(Stored data entries)
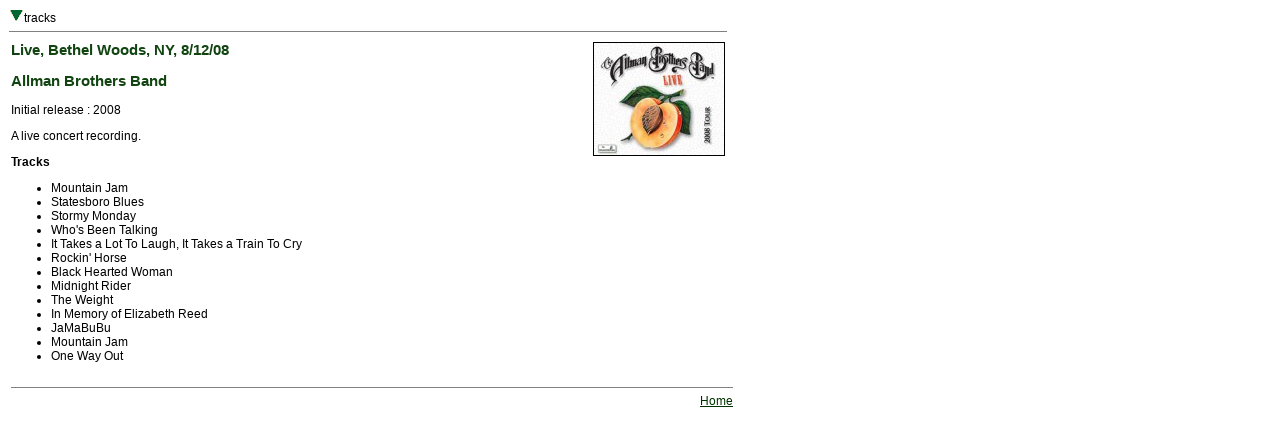

--- FILE ---
content_type: text/html
request_url: http://deaddisc.com/disc/ABB_Live_081208.htm
body_size: 686
content:
<HTML><head>
<title>Grateful Dead Family Discography: The Allman Brothers Band Live, Bethel Woods, NY, 8/12/08</title>
<link REL="StyleSheet" HREF="G.css">
</head>
<body>
<table border=0 width="720" cellspacing="0" cellpadding="1">
<tr valign="top"><td align="left">
<A HREF="#t"><img src="d.gif" border="0"></a>tracks
<hr size="1" noshade></td></tr></table>

<table border=0 width="720" cellspacing="0" cellpadding="3"><tr valign="top">
<td width="560" align="left"><h3>Live, Bethel Woods, NY, 8/12/08</h3><h3>Allman Brothers Band</h3>Initial release : 2008<p>A live concert recording.<p>

<A NAME="t"></a><b>Tracks</b><p>

<UL>
<LI> Mountain Jam
<LI> Statesboro Blues
<LI> Stormy Monday
<LI> Who's Been Talking
<LI> It Takes a Lot To Laugh, It Takes a Train To Cry
<LI> Rockin' Horse
<LI> Black Hearted Woman
<LI> Midnight Rider
<LI> The Weight
<LI> In Memory of Elizabeth Reed
<LI> JaMaBuBu
<LI> Mountain Jam
<LI> One Way Out
</ul>

</td>

<td width="180" align="right"><img src="../images/ABB_Live_2008.jpg" alt="album cover" align="center" border="1"></td></tr></table>

<table border=0 width="720" cellspacing="0" cellpadding="3"><tr valign="top"><td>

<div align="right">
<hr width="720" size="1" noshade><A HREF="../index.html">Home</a>
</div></td></tr></table></BODY></HTML>
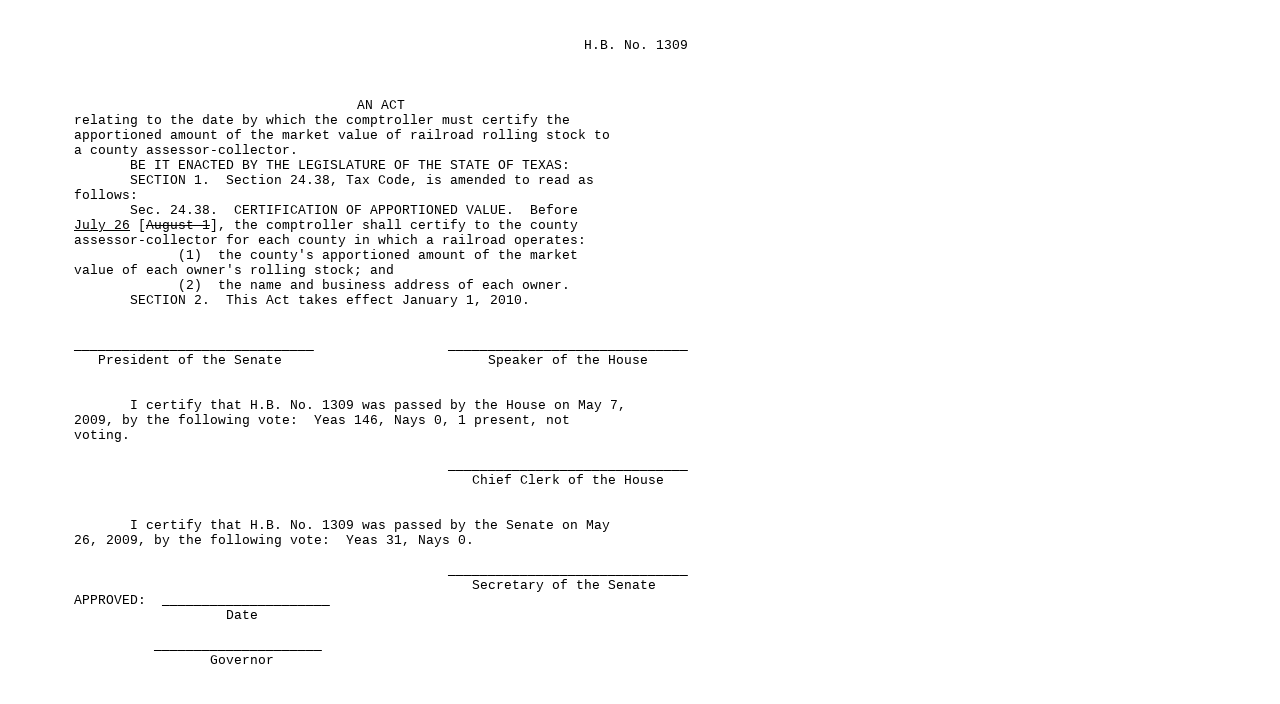

--- FILE ---
content_type: text/html
request_url: https://www.legis.state.tx.us/tlodocs/81R/billtext/html/HB01309F.HTM
body_size: 1633
content:
<!DOCTYPE html PUBLIC "-//W3C//DTD HTML 4.01//EN" "http://www.w3.org/TR/html4/loose.dtd"><html xmlns:xs="http://www.w3.org/2001/XMLSchema" xmlns:fn="http://www.w3.org/2004/07/xpath-functions" xmlns:xdt="http://www.w3.org/2004/07/xpath-datatypes">
<head>
<META http-equiv="Content-Type" content="text/html">
<TITLE>81(R) HB 1309 - Enrolled version - Bill Text</TITLE>
<style type="text/css">td { font-family: Courier, Arial, sans-serif; font-size: 10pt; } table { empty-cells:show; } </style>
</head>
<body>
<table width="680" cellpadding="0" cellspacing="0">
<tr>
<td width="65" valign="top">�</td>
<td width="615" valign="top" colspan="2"></td>
</tr>
<tr>
<td colspan="3">�</td>
</tr>
<tr>
<td width="65" valign="top">�</td>
<td width="615" valign="top" colspan="2" align="right">H.B.�No.�1309</td>
</tr>
</table>
<table width="680" cellpadding="0" cellspacing="0">
<tr>
<td colspan="3">�</td>
</tr>
<tr>
<td colspan="3">�</td>
</tr>
<tr>
<td colspan="3">�</td>
</tr>
<tr>
<td width="65" valign="top">
<META name="PGLN" contents="1-1">�
			</td>
<td width="615" colspan="2" valign="top" align="center">
<center>AN ACT</center>
</td>
</tr>
<tr>
<td width="65" valign="top">
<META name="PGLN" contents="1-2">�
			</td>
<td width="615" colspan="2" valign="top">relating to the date by which the comptroller must certify the </td>
</tr>
<tr>
<td width="65" valign="top">
<META name="PGLN" contents="1-3">�
			</td>
<td width="615" colspan="2" valign="top">apportioned amount of the market value of railroad rolling stock to </td>
</tr>
<tr>
<td width="65" valign="top">
<META name="PGLN" contents="1-4">�
			</td>
<td width="615" colspan="2" valign="top">a county assessor-collector.</td>
</tr>
<tr>
<td width="65" valign="top">
<META name="PGLN" contents="1-5">�
			</td>
<td width="615" colspan="2" valign="top">�������BE IT ENACTED BY THE LEGISLATURE OF THE STATE OF TEXAS:</td>
</tr>
<tr>
<td width="65" valign="top">
<META name="PGLN" contents="1-6">�
			</td>
<td width="615" colspan="2" valign="top">�������SECTION�1.��Section 24.38, Tax Code, is amended to read as </td>
</tr>
<tr>
<td width="65" valign="top">
<META name="PGLN" contents="1-7">�
			</td>
<td width="615" colspan="2" valign="top">follows:</td>
</tr>
<tr>
<td width="65" valign="top">
<META name="PGLN" contents="1-8">�
			</td>
<td width="615" colspan="2" valign="top">�������Sec.�24.38.��CERTIFICATION OF APPORTIONED VALUE. �Before </td>
</tr>
<tr>
<td width="65" valign="top">
<META name="PGLN" contents="1-9">�
			</td>
<td width="615" colspan="2" valign="top"><u>July 26</u> [<s>August 1</s>], the comptroller shall certify to the county </td>
</tr>
<tr>
<td width="65" valign="top">
<META name="PGLN" contents="1-10">�
			</td>
<td width="615" colspan="2" valign="top">assessor-collector for each county in which a railroad operates:</td>
</tr>
<tr>
<td width="65" valign="top">
<META name="PGLN" contents="1-11">�
			</td>
<td width="615" colspan="2" valign="top">�������������(1)��the county's apportioned amount of the market </td>
</tr>
<tr>
<td width="65" valign="top">
<META name="PGLN" contents="1-12">�
			</td>
<td width="615" colspan="2" valign="top">value of each owner's rolling stock; and</td>
</tr>
<tr>
<td width="65" valign="top">
<META name="PGLN" contents="1-13">�
			</td>
<td width="615" colspan="2" valign="top">�������������(2)��the name and business address of each owner.</td>
</tr>
<tr>
<td width="65" valign="top">
<META name="PGLN" contents="1-14">�
			</td>
<td width="615" colspan="2" valign="top">�������SECTION�2.��This Act takes effect January 1, 2010.</td>
</tr>
<tr>
<td colspan="3">�</td>
</tr>
<tr>
<td colspan="3">�</td>
</tr>
<tr>
<td width="65" valign="top">�</td>
<td width="300" valign="top">______________________________</td>
<td width="300" valign="top" align="right">______________________________</td>
</tr>
<tr>
<td width="65" valign="top">�</td>
<td width="300" valign="top">���President of the Senate</td>
<td width="300" valign="top" align="right">Speaker of the House�����</td>
</tr>
<tr>
<td colspan="3">�</td>
</tr>
<tr>
<td colspan="3">�</td>
</tr>
<tr>
<td width="65" valign="top">
<META name="PGLN" contents="">�		
			</td>
<td width="615" colspan="2" valign="top">�������I certify that H.B. No. 1309 was passed by the House on May 7, </td>
</tr>
<tr>
<td width="65" valign="top">
<META name="PGLN" contents="">�		
			</td>
<td width="615" colspan="2" valign="top">2009, by the following vote:��Yeas 146, Nays 0, 1 present, not </td>
</tr>
<tr>
<td width="65" valign="top">
<META name="PGLN" contents="">�		
			</td>
<td width="615" colspan="2" valign="top">voting.</td>
</tr>
<tr>
<td width="65" valign="top">
<META name="PGLN" contents="">�		
			</td>
<td width="615" colspan="2" valign="top" align="right"></td>
</tr>
<tr>
<td width="65" valign="top">
<META name="PGLN" contents="">�		
			</td>
<td width="615" colspan="2" valign="top" align="right">______________________________</td>
</tr>
<tr>
<td width="65" valign="top">
<META name="PGLN" contents="">�		
			</td>
<td width="615" colspan="2" valign="top" align="right">Chief Clerk of the House���</td>
</tr>
<tr>
<td colspan="3">�</td>
</tr>
<tr>
<td colspan="3">�</td>
</tr>
<tr>
<td width="65" valign="top">
<META name="PGLN" contents="">�		
			</td>
<td width="615" colspan="2" valign="top">�������I certify that H.B. No. 1309 was passed by the Senate on May </td>
</tr>
<tr>
<td width="65" valign="top">
<META name="PGLN" contents="">�		
			</td>
<td width="615" colspan="2" valign="top">26, 2009, by the following vote:��Yeas 31, Nays 0.</td>
</tr>
<tr>
<td width="65" valign="top">
<META name="PGLN" contents="">�		
			</td>
<td width="615" colspan="2" valign="top" align="right"></td>
</tr>
<tr>
<td width="65" valign="top">
<META name="PGLN" contents="">�		
			</td>
<td width="615" colspan="2" valign="top" align="right">______________________________</td>
</tr>
<tr>
<td width="65" valign="top">
<META name="PGLN" contents="">�		
			</td>
<td width="615" colspan="2" valign="top" align="right">Secretary of the Senate����</td>
</tr>
<tr>
<td width="65" valign="top">
<META name="PGLN" contents="">�		
			</td>
<td width="615" colspan="2" valign="top">APPROVED:��_____________________</td>
</tr>
<tr>
<td width="65" valign="top">
<META name="PGLN" contents="">�		
			</td>
<td width="615" colspan="2" valign="top">�������������������Date����������</td>
</tr>
<tr>
<td width="65" valign="top">
<META name="PGLN" contents="">�		
			</td>
<td width="615" colspan="2" valign="top">�</td>
</tr>
<tr>
<td width="65" valign="top">
<META name="PGLN" contents="">�		
			</td>
<td width="615" colspan="2" valign="top">����������_____________________</td>
</tr>
<tr>
<td width="65" valign="top">
<META name="PGLN" contents="">�		
			</td>
<td width="615" colspan="2" valign="top">�����������������Governor�������</td>
</tr>
</table>
</body>
</html>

§ What is expected
Return only the lines of the records in which the string "Band" appears.

§ Answer to this exercise
<title>Grateful Dead Family Discography: The Allman Brothers Band Live, Bethel Woods, NY, 8/12/08</title>
<td width="560" align="left"><h3>Live, Bethel Woods, NY, 8/12/08</h3><h3>Allman Brothers Band</h3>Initial release : 2008<p>A live concert recording.<p>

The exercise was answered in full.